Thursday, 18 June 2015

WebSphere Application Server - Jython, continuing to learn learn learn


I had a particular requirement today. I needed to update a bunch of JDBC data sources, and change the Connection Pool properties, specifically the Aged Timeout value.

This was at the behest of our DBA, as we were looking at the way that connections are created/persisted between WAS and DB2.

Therefore, he ( let's call him John ) wanted to test to see whether changing the Aged Timeout value from the default of 0 to 1200 seconds.

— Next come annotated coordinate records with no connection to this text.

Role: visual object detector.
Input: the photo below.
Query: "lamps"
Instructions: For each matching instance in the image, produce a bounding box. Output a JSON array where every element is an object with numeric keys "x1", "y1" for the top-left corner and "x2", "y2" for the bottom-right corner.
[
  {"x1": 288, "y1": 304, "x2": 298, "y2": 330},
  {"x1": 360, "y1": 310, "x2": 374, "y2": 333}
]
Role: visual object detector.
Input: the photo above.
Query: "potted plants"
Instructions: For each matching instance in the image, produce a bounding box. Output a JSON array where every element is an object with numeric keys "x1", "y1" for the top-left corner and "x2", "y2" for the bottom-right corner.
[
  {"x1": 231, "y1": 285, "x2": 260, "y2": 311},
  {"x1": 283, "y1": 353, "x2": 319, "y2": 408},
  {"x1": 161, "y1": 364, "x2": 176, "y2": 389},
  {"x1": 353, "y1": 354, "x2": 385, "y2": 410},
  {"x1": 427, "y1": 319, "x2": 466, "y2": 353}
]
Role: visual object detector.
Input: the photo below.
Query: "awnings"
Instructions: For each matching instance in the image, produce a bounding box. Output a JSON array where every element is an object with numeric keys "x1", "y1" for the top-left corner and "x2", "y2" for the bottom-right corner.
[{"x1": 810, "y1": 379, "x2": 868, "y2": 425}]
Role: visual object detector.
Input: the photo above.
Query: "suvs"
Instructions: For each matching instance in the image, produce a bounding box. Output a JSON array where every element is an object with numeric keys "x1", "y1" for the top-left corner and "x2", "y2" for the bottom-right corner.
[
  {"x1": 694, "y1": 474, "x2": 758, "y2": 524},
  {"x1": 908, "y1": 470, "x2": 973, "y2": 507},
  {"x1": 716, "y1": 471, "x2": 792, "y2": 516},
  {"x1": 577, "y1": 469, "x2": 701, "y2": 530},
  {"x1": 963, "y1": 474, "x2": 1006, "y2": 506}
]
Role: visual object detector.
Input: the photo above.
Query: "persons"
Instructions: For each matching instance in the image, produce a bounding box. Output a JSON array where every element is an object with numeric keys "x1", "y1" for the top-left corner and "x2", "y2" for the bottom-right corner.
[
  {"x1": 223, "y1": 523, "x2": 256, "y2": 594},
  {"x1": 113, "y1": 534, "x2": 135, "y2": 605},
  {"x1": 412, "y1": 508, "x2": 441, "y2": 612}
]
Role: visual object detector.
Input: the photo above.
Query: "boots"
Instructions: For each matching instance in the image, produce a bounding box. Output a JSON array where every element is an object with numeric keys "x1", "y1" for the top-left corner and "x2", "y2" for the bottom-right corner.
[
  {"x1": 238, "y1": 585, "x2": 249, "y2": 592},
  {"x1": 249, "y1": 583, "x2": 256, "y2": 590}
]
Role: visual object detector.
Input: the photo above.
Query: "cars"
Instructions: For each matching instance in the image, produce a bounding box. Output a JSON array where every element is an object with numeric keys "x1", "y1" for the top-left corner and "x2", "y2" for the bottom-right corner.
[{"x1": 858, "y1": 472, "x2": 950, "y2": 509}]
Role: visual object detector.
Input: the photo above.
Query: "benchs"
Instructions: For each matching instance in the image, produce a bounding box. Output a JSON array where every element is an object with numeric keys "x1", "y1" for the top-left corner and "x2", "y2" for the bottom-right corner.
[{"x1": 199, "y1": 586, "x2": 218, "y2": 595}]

On the journey, I acquired a few more scars ^H^H^H^H^H skills, as per the following examples: -

Getting Cluster Status

clusterName='AppCluster'
clusterID=AdminConfig.getid('/ServerCluster:'+clusterName+'/')
clusterObj=AdminControl.completeObjectName('type=Cluster,name='+clusterName+',*')
clusterStatus=AdminControl.getAttribute(clusterObj,'state')
print clusterStatus


Getting JNDI Names, Max Connections, Purge Policy and Aged Timeout

The trick is to get a "handle" on the Connection Pool, and then retrieve the Attributes from there. This works for ALL data sources.

for dataSource in AdminConfig.list('DataSource').splitlines():
 jndi=AdminConfig.showAttribute(dataSource,'jndiName')
 connPool=AdminConfig.showAttribute(dataSource,'connectionPool')
 maxConn=AdminConfig.showAttribute(connPool,'maxConnections')
 purgePolicy=AdminConfig.showAttribute(connPool,'purgePolicy')
 agedTimeout=AdminConfig.showAttribute(connPool,'agedTimeout')


( Note the indent during the loop )

Reviewing and Changing Aged Timeout

for dataSource in AdminConfig.list('DataSource').splitlines():
 jndi=AdminConfig.showAttribute(dataSource,'jndiName')
 connPool=AdminConfig.showAttribute(dataSource,'connectionPool')
 print "Old"
 print AdminConfig.showAttribute(connPool,'agedTimeout')
 AdminConfig.modify(connPool, '[[agedTimeout "1200"]]')
 print "New"
 print AdminConfig.showAttribute(connPool,'agedTimeout')
AdminConfig.save()
AdminNodeManagement.syncActiveNodes()


( Note the indent during the loop )

which reports

...
Old
0
''
New
1200
Old
0
''
New
1200

...

Ironically, I then used almost the same script to revert out the change, setting the agedTimeout attribute from 1200 back to 0.